The problem:
Give every entry again, word for word.

Spatial question entries
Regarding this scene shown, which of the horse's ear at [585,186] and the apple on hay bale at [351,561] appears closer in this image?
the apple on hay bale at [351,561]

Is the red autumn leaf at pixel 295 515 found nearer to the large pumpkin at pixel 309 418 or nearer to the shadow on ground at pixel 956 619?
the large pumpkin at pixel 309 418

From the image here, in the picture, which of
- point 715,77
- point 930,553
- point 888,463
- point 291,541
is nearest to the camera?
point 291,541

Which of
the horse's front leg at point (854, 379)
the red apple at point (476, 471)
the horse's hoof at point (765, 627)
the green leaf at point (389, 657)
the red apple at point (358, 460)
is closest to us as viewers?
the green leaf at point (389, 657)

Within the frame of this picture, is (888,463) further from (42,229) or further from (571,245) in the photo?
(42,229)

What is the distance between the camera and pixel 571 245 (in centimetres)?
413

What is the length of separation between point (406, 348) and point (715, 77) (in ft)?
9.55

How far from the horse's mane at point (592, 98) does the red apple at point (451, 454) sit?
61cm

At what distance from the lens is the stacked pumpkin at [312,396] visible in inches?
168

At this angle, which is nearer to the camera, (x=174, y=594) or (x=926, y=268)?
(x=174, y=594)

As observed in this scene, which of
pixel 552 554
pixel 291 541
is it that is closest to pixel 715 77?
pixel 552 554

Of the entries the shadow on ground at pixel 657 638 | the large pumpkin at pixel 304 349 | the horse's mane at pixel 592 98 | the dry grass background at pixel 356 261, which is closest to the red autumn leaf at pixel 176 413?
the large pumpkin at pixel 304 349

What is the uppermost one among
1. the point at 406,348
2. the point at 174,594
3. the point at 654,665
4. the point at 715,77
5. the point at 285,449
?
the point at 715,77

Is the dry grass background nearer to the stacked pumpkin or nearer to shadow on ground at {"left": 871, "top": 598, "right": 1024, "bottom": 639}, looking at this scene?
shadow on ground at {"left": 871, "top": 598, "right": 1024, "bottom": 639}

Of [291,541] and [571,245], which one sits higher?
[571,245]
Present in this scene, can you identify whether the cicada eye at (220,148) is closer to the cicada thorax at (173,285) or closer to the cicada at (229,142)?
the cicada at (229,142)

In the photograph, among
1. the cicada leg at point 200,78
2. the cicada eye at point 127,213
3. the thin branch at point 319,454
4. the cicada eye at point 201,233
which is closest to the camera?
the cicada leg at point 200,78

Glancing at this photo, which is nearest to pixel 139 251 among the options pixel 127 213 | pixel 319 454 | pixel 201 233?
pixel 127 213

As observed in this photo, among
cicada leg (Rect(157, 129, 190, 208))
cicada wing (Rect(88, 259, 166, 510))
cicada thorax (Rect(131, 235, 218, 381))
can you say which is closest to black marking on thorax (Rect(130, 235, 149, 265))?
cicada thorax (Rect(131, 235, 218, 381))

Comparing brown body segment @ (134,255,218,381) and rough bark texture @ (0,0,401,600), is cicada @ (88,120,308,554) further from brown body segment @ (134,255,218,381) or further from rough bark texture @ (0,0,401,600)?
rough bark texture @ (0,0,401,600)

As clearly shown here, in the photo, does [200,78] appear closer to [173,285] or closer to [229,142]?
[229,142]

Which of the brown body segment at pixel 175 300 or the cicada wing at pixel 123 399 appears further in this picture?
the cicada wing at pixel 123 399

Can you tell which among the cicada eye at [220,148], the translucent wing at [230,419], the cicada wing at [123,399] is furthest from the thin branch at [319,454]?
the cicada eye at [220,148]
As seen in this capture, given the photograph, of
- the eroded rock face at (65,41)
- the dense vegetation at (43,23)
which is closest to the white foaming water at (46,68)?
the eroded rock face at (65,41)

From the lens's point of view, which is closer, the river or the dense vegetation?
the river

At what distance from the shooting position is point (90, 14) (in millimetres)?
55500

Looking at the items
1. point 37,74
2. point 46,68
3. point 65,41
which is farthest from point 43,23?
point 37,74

In response:
Regarding this scene shown, which of the horse's ear at [585,186] and the apple on hay bale at [351,561] appears closer in this image?
the apple on hay bale at [351,561]

Is the red autumn leaf at pixel 295 515 found nearer to the large pumpkin at pixel 309 418 or nearer to the shadow on ground at pixel 956 619?
the large pumpkin at pixel 309 418

From the image here, in the picture, which of
- point 715,77
- point 930,553
- point 888,463
- point 291,541
is nearest to the camera?
point 291,541

Which of
the horse's front leg at point (854, 379)
the red apple at point (476, 471)
the horse's hoof at point (765, 627)
the green leaf at point (389, 657)
the red apple at point (358, 460)
is closest to us as viewers?
the green leaf at point (389, 657)

Within the frame of this picture, is (888,463) further from (42,229) or further from (571,245) in the photo?
(42,229)

What is the distance between the camera and pixel 571 245 (in centimetres)?
413

What is the length of separation between point (406, 348) and point (715, 77) (in ft)?
9.55

How far from the horse's mane at point (592, 98) does the red apple at point (451, 454) sit?
61cm

At what distance from the lens is the stacked pumpkin at [312,396] visible in inches?
168

At this angle, which is nearer to the camera, (x=174, y=594) or (x=926, y=268)?
(x=174, y=594)

As observed in this scene, which of
pixel 552 554
pixel 291 541
is it that is closest to pixel 715 77?
pixel 552 554

Of the entries the shadow on ground at pixel 657 638 | the large pumpkin at pixel 304 349 | the horse's mane at pixel 592 98 | the dry grass background at pixel 356 261, which is closest to the red autumn leaf at pixel 176 413?
the large pumpkin at pixel 304 349

What is the uppermost one among
1. the point at 406,348
2. the point at 174,594
3. the point at 654,665
4. the point at 715,77
5. the point at 285,449
?
the point at 715,77

Is the dry grass background nearer to the stacked pumpkin or nearer to shadow on ground at {"left": 871, "top": 598, "right": 1024, "bottom": 639}, looking at this scene?
shadow on ground at {"left": 871, "top": 598, "right": 1024, "bottom": 639}

Of [291,541] and [571,245], which one sits higher?
[571,245]
Present in this scene, can you identify whether the cicada eye at (220,148) is closer to the cicada thorax at (173,285) or closer to the cicada at (229,142)?
the cicada at (229,142)

In the photograph, among
1. the cicada leg at point 200,78
2. the cicada eye at point 127,213
3. the thin branch at point 319,454
4. the cicada eye at point 201,233
which is closest to the camera?
the cicada leg at point 200,78

Glancing at this photo, which is nearest to pixel 139 251 among the options pixel 127 213 | pixel 319 454 | pixel 201 233?
pixel 127 213

As observed in this photo, among
cicada leg (Rect(157, 129, 190, 208))
cicada wing (Rect(88, 259, 166, 510))
cicada thorax (Rect(131, 235, 218, 381))
can you say which is closest to black marking on thorax (Rect(130, 235, 149, 265))?
cicada thorax (Rect(131, 235, 218, 381))

Comparing brown body segment @ (134,255,218,381) and rough bark texture @ (0,0,401,600), is cicada @ (88,120,308,554) further from brown body segment @ (134,255,218,381) or further from rough bark texture @ (0,0,401,600)?
rough bark texture @ (0,0,401,600)

As clearly shown here, in the photo, does [200,78] appear closer to [173,285] or closer to [229,142]?
[229,142]

Which of the brown body segment at pixel 175 300 or the cicada wing at pixel 123 399 appears further in this picture?
the cicada wing at pixel 123 399

Can you tell which among the cicada eye at [220,148], the translucent wing at [230,419], the cicada wing at [123,399] is furthest from the thin branch at [319,454]?
the cicada eye at [220,148]
As seen in this capture, given the photograph, of
- the eroded rock face at (65,41)
- the dense vegetation at (43,23)
which is closest to the white foaming water at (46,68)?
the eroded rock face at (65,41)

From the lens's point of view, which is closer, the river or the dense vegetation?
the river

At what distance from the shooting position is point (90, 14) (in millimetres)?
55500

Looking at the items
1. point 37,74
2. point 46,68
3. point 65,41
which is farthest from point 43,23?
point 37,74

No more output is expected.